### Required task 1
Output the rows exactly, from the line containing "hats — reply with pixel-coordinate boxes like 463;365;669;427" through the final row, inclusive.

The 1946 Missouri Intercollegiate Athletic Association football season was the season of college football played by the six member schools of the Missouri Intercollegiate Athletic Association (MIAA) as part of the 1946 college football season. 

Southeast Missouri State compiled an 8–0–1 record, won the MIAA championship, led the conference in scoring offense and defense, and took six of eleven first-team spots on the 1946 All-MIAA football team. 

None of the MIAA teams was ranked in the Associated Press poll or played in a bowl game.

Conference overview

Teams

Southeast Missouri State

The 1946 Southeast Missouri State Indians football team was an American football team that represented Southeast Missouri State College at Cape Girardeau, Missouri (later renamed as Southeast Missouri State University) as a member of the Missouri Intercollegiate Athletics Association (MIAA) during the 1946 college football season. In their 14th and final season under head coach Abe Stuber, the Indians compiled an 8–0–1 record (5–0 against MIAA opponents), won the MIAA championship, shut out five of nine opponents, and outscored opponents by a total of 200 to 38.

Sourtheast Missouri took six of eleven first-team spots on the Associated Press 1946 All-MIAA football team: backs John Griffith and Webb Halbert; end Roscoe Branch; tackle Kenneth Knox; guard William Sapp; and center Donald Anderson. In addition, end Jack Klosterman and tackle Bill Lee were chosen for the second team.

Missouri Mines

The 1946 Missouri Mines Miners football team was an American football team that represented the Missouri School of Mines and Metallurgy at Rolla, Missouri (later renamed as Missouri University of Science and Technology) as a member of the Missouri Intercollegiate Athletics Association (MIAA) during the 1946 college football season. Led by head coach Gale Bullman, the Miners compiled a 4–3–2 record (3–1–1 against MIAA opponents), finished in second place in the MIAA, and were outscored by a total of 144 to 94.

Northeast Missouri State

The 1946 Northeast Missouri State Bulldogs football team was an American football team that represented the Northeast Missouri State College at Kirksville, Missouri (later renamed as Truman State University) as a member of the Missouri Intercollegiate Athletics Association (MIAA) during the 1946 college football season. Led by head coach Jim Dougherty, the Miners compiled a 5–2–2 record (2–1–2 against MIAA opponents), finished in third place in the MIAA, and were outscored by a total of 120 to 91.

### Required task 2
Return the passage on the 1946 MIAA football season exactly, from "Southeast Missouri State compiled" through "All-MIAA football team.", inclusive.

### Record list
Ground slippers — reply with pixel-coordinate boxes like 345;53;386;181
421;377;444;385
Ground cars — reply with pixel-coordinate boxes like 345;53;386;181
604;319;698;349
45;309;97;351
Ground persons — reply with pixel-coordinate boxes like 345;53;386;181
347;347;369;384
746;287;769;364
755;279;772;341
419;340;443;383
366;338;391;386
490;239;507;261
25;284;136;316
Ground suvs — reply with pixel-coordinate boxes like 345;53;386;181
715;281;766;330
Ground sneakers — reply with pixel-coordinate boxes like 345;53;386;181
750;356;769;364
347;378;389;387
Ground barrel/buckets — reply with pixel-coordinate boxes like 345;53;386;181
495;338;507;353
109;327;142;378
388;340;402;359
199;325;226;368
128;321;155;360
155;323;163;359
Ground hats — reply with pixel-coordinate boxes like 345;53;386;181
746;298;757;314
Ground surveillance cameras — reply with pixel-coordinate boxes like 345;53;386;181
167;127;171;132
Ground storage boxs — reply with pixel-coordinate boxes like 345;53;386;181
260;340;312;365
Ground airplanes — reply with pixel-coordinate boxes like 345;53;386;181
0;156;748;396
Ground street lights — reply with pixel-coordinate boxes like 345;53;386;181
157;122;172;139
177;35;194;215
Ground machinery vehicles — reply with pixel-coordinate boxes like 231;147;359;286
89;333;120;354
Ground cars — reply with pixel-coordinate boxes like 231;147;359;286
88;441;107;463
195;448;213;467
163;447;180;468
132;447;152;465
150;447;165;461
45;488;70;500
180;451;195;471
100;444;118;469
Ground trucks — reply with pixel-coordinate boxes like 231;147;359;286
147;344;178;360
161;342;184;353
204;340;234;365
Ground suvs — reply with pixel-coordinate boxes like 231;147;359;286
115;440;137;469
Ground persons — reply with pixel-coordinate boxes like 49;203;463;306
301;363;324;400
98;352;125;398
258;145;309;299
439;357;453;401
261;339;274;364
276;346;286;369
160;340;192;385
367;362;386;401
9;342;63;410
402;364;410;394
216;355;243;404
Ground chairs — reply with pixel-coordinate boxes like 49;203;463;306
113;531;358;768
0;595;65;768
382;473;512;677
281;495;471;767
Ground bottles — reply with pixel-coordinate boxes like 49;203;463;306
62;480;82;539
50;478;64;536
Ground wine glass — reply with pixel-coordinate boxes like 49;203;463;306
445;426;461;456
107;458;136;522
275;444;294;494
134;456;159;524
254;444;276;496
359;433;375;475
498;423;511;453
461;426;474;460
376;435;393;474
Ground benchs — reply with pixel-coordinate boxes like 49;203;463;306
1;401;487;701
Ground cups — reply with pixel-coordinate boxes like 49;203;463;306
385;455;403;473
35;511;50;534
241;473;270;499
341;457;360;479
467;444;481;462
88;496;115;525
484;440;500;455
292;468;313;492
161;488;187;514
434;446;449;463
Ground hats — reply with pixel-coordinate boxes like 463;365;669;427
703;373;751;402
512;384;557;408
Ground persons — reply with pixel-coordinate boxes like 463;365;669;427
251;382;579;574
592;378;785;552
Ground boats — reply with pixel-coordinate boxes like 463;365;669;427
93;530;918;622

### Exercise output 1
Ground hats — reply with pixel-coordinate boxes like 463;365;669;427
703;373;751;402
512;384;557;408
Ground persons — reply with pixel-coordinate boxes like 463;365;669;427
251;382;579;574
592;378;785;552
Ground boats — reply with pixel-coordinate boxes like 463;365;669;427
93;530;918;622

### Exercise output 2
Southeast Missouri State compiled an 8–0–1 record, won the MIAA championship, led the conference in scoring offense and defense, and took six of eleven first-team spots on the 1946 All-MIAA football team.